La differenza, secondo la ricercatrice, non sta nella potenza di calcolo. «L'IA è differente perché si fa carico sempre più spesso di compiti che tradizionalmente associavamo al pensiero umano. Può rendere più efficiente il lavoro cognitivo, automatizzare determinate decisioni e individuare schemi che un tempo consideravamo capacità esclusivamente umane», spiega Bayerl.
Da qui l'impostazione del progetto: invece di fermarsi alla domanda se i sistemi siano etici, AIOLIA esamina come questi influenzino il giudizio e il comportamento di chi li usa, e quali misure di salvaguardia serva adottare di conseguenza.
Dai risultati del progetto emerge che le questioni etiche dipendono per lo più dal contesto. Nei casi d'uso professionali i requisiti sottolineati sono stati la responsabilità, la trasparenza e l'assenza di pregiudizi. In quelli privati l'attenzione si è spostata sulla sicurezza individuale, sul benessere, sull'autonomia e sull'operato dell'utente.
Più recentemente AIOLIA ha sviluppato uno strumento per la valutazione dei livelli di preparazione etica e dell'impatto algoritmico. Serve a esperti di etica e di tecnologia per condurre dialoghi semi-strutturati che possano ispirare una migliore concezione dei sistemi di IA: non un bollino da appendere alla fine, ma una conversazione guidata mentre il sistema si progetta.

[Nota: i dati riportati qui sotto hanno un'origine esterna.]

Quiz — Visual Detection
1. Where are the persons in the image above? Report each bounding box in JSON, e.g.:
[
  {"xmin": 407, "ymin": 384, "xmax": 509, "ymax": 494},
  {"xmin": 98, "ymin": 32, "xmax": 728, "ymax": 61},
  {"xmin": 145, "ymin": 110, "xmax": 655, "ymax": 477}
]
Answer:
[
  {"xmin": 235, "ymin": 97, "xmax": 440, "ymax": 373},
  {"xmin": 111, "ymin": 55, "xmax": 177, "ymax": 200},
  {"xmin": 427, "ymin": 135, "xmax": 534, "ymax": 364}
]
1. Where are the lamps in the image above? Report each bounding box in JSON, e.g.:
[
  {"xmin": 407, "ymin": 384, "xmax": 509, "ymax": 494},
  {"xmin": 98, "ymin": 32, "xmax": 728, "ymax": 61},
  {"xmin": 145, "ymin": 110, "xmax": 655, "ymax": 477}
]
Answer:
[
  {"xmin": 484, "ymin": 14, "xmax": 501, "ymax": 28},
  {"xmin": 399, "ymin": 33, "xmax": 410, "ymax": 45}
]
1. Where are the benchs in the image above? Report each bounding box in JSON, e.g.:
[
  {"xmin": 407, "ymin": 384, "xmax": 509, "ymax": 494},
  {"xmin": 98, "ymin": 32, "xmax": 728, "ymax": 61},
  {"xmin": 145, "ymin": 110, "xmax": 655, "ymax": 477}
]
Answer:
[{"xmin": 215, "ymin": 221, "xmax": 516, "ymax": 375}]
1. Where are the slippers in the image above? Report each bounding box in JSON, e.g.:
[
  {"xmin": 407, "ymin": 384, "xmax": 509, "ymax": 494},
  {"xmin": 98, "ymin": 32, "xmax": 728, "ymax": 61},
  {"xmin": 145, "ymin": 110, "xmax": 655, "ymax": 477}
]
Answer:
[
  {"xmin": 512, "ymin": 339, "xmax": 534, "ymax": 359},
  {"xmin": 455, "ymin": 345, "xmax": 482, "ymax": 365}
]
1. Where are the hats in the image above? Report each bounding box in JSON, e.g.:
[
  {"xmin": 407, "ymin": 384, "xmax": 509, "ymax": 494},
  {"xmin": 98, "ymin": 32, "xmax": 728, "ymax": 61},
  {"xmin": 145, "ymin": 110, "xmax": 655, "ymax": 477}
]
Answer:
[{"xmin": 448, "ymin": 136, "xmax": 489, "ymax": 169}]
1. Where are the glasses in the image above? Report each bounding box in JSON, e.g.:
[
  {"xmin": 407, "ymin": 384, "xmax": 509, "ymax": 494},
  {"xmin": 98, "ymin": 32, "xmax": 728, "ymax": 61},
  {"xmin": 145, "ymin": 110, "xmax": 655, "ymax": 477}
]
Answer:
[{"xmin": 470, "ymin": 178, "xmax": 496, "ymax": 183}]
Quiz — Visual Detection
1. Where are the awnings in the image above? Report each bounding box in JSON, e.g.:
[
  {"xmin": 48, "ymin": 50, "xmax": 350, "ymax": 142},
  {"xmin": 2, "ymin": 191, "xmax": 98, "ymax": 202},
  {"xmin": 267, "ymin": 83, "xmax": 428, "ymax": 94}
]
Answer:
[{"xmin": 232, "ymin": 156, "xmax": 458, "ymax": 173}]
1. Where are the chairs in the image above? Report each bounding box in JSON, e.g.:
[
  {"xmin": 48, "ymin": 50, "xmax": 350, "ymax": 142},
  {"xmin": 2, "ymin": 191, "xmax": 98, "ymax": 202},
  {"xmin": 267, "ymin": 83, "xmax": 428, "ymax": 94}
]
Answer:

Le misure proposte dal progetto sono volutamente poco spettacolari: la supervisione umana, i meccanismi di ricorso, la formazione del personale e le revisioni periodiche delle politiche. Puntano tutte allo stesso obiettivo, far funzionare l'etica dell'IA nella vita quotidiana. «In definitiva, l'obiettivo di AIOLIA è concretizzare l'etica», conclude Bayerl.
Chi studia informatica, ingegneria o scienza dei dati incontrerà queste domande non in un corso opzionale, ma dentro le specifiche di un prodotto: chi firma la decisione, come si presenta un ricorso, ogni quanto si rivede la regola.
Il nome completo del progetto, OPERATIONALIZING AI ETHICS FOR LEARNING AND PRACTICE: A GLOBAL APPROACH, dichiara già l'intenzione: trasformare i principi in pratica, in materiali didattici e in formazione su larga scala.
AIOLIA sposta la domanda dall'etica dei sistemi all'effetto che questi hanno su chi decide. Sei casi d'uso europei e quattro internazionali mostrano che i requisiti cambiano fra il lavoro e la vita privata, e che le salvaguardie utili sono quelle scrivibili in una procedura: supervisione, ricorso, formazione, revisione.